I agree with everything A1980 said about parents thinking their children are so much more important than everyone else. I had to abandon Starbucks the other day because 22mo DS (who will usually sit next to me nicely on a sofa in a coffee shop) started running amok. It wasn't safe for him or fair on other people even if a nice lady tried a game of peep-o with him. It was a bugger to leave a full cup of coffee that I needed but such is life.

FWIW I'd have carried DS or left him in the buggy in same senario.

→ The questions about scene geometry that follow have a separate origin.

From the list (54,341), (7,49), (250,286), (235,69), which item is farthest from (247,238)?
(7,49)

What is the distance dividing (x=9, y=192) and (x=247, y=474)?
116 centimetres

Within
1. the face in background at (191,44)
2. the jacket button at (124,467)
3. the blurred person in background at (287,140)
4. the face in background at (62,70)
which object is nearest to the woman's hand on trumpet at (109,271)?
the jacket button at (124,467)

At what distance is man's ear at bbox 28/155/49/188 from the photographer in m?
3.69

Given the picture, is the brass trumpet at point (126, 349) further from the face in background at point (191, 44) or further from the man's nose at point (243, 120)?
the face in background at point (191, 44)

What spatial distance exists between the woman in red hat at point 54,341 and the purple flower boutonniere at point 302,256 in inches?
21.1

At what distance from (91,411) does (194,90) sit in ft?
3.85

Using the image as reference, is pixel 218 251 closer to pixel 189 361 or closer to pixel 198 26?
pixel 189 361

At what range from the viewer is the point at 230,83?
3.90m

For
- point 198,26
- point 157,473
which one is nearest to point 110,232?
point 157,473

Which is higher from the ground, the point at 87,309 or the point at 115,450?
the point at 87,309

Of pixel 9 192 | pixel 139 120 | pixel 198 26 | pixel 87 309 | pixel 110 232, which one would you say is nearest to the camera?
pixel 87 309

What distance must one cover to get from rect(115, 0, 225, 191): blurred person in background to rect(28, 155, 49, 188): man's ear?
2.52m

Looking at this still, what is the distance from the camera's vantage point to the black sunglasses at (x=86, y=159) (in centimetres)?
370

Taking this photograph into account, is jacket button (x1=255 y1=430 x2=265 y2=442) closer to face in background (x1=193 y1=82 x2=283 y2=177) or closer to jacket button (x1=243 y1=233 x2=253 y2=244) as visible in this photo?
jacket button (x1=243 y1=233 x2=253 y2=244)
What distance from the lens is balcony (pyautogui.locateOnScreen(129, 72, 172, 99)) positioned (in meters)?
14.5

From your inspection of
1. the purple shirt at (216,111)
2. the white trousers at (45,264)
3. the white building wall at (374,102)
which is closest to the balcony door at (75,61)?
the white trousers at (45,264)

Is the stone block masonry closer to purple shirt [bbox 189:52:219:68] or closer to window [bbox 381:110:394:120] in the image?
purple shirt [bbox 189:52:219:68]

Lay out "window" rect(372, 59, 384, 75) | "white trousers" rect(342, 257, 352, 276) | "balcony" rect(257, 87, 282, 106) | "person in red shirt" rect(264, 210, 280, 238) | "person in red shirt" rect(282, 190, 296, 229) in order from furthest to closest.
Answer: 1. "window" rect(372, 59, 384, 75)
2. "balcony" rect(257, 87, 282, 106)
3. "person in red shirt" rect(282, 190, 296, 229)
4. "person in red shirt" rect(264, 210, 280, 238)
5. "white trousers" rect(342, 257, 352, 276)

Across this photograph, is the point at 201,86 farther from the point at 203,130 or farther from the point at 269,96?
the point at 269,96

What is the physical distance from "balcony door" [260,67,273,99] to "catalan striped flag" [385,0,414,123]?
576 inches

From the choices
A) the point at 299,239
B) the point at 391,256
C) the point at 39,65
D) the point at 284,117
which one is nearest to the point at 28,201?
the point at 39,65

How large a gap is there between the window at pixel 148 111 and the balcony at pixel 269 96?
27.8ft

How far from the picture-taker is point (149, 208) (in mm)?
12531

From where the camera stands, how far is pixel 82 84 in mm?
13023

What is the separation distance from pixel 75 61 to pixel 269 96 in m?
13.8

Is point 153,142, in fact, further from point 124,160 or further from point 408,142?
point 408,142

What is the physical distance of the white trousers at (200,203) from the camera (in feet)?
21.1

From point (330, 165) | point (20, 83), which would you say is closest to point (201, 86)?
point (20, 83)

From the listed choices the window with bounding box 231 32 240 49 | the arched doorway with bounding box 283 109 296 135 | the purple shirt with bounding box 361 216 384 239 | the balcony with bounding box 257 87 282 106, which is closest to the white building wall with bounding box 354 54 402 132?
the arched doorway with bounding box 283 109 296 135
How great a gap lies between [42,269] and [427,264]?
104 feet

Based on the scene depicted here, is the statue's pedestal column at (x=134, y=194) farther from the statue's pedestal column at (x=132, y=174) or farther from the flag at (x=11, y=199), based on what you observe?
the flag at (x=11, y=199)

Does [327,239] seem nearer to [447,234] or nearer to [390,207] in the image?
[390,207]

MadameDefarge · 11/01/2011 22:36

But sadly, I was clearly wrong.

Its fine to let your ds have a toddle in a a mostly empty pub. Its not fine to expect other people to jump to order when you tell them. That's all.

OnEdge · 11/01/2011 22:36

What is the problem with mixing adults with children ? We live in a society and there are children in it, I am not hiding mine away in my house just in case someone might walk near him carrying a hot brew.

OP posts:
Ladyofthehousespeaking · 11/01/2011 22:37

I think you need to wind your neck in tbh

OnEdge · 11/01/2011 22:38

It was a mostly empty pub, there were only about 8 people in it, and its huge.

I didn't expect her to jump to order, I warned her nicely that there was a toddler nearbye.

OP posts:
readinginsteadnow · 11/01/2011 22:38

Yes, strapped in a buggy is crap, we'd all agree. But so is going to have an adult brunch with a little one who needs to stretch his legs. Its all about compromise, you know that.I've made some blinding errors of judgement in the past, but we live and learn.

OnEdge · 11/01/2011 22:38

wind your own neck in tbh !!

OP posts:
MadameDefarge · 11/01/2011 22:39

Kitty, I thought I saw light at the end of the tunnel....

Children are children, you are in charge of them, not other adults, get it?